India nearing to step into the 21st century is facing one of its most crucial phases in energy sector, especially to cater the ever increasing demands for energy for developmental and technological purposes. Though India consumes energy in all its forms, ranging from animal energy at one end and nuclear energy at the other, greater emphasis has been given to generate electrical power by construction of hydel, thermal and nuclear power stations.

In India, at present we have in all, eight operating nuclear power reactors with a total installed capacity of 1515 MW. Except for the first unit of Rajasthan Atomic Power Station, Rawatbhata, all have been putting good performance. Work on eight more nuclear power reactors is in progress. These eight reactors are located two each at Kakrapar (KAPP 1 & 2 -2x220 MW), Rawatbhata (RAPP 3 & 4 -2x220 MW), Kaiga (KAIGA 1 & 2 -2x220 MW) and Tarapur (TAPP 3 & 4 -2x500 MW). Work at Rawatbhata and Kaiga is in progress; and at Tarapur, it is expected to be completed by 2000. With this, total installed capacity will increase from 1515 MW by the turn of the century.

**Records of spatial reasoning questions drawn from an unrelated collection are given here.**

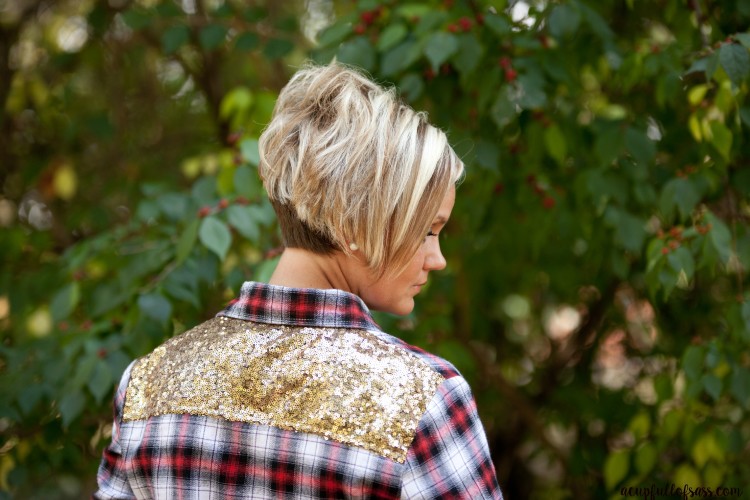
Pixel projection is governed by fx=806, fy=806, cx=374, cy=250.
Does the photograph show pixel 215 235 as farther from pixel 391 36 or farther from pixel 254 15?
pixel 254 15

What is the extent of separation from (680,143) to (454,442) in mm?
1560

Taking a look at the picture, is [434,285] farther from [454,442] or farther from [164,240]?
[454,442]

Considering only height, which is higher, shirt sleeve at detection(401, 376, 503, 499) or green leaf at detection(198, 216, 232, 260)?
shirt sleeve at detection(401, 376, 503, 499)

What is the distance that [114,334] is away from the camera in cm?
204

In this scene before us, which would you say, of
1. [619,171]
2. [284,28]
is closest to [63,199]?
[284,28]

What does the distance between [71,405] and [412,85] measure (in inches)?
45.2

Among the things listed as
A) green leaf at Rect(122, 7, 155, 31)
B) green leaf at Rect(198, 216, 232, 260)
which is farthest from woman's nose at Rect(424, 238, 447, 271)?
green leaf at Rect(122, 7, 155, 31)

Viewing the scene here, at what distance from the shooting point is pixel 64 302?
2.09m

At each stage of the nuclear fuel cycle, from the mining of the uranium ores to fuel fabrication, power plant operation, eventual reprocessing of irradiated fuel and disposal of the wastes, radioactive materials are released into the environment. The radionuclides released, decay at different rates. Most are only locally significant because they decay rapidly, some live long enough to spread right around the world and yet some remain in the environment virtually for ever.

Unfortunately our past experiences have shown that at least some if not all developmental activities, have constrained the efforts of conservation of wildlife species and their habitats either by making direct or indirect impacts of these developments on the stability of their existing ecosystem. Considering the poor regenerative and restorative capabilities of the natural ecosystems, conservation of wildlife should remain central in the planning of developmental projects.

Assessment of the environmental impacts of major developmental activities such as the construction of Nuclear Power Projects have become mandatory requirement for environmental clearance by the Ministry of Environment and Forests, Govt. of India (MoE&F). Guidelines for siting of industries (Anon., 1984), have been formulated with a specific objective to ensure an optimum use of natural and man made resource in a sustainable manner with minimal depletion, degradation and destruction of environment. It has been clearly indicated in the guidelines that the entrepreneur should avoid ecologically sensitive areas at least within 25 km distance of the proposed site where the ecologically sensitive areas not only include Biosphere reserves, National parks and Sanctuaries but also any other areas that have established significance.

Further the Environmental Impact Assessment Notification of MoE&F (Anon., 1994a) places the nuclear power project in Schedule I category of projects. This only implies that it is extremely crucial to conduct EIA studies before environmental clearance is sought for such projects.

This report aims to provide the evaluation of the site for the Nuclear Power Station proposed to be set up near Nagarjunasagar in Andhra Pradesh.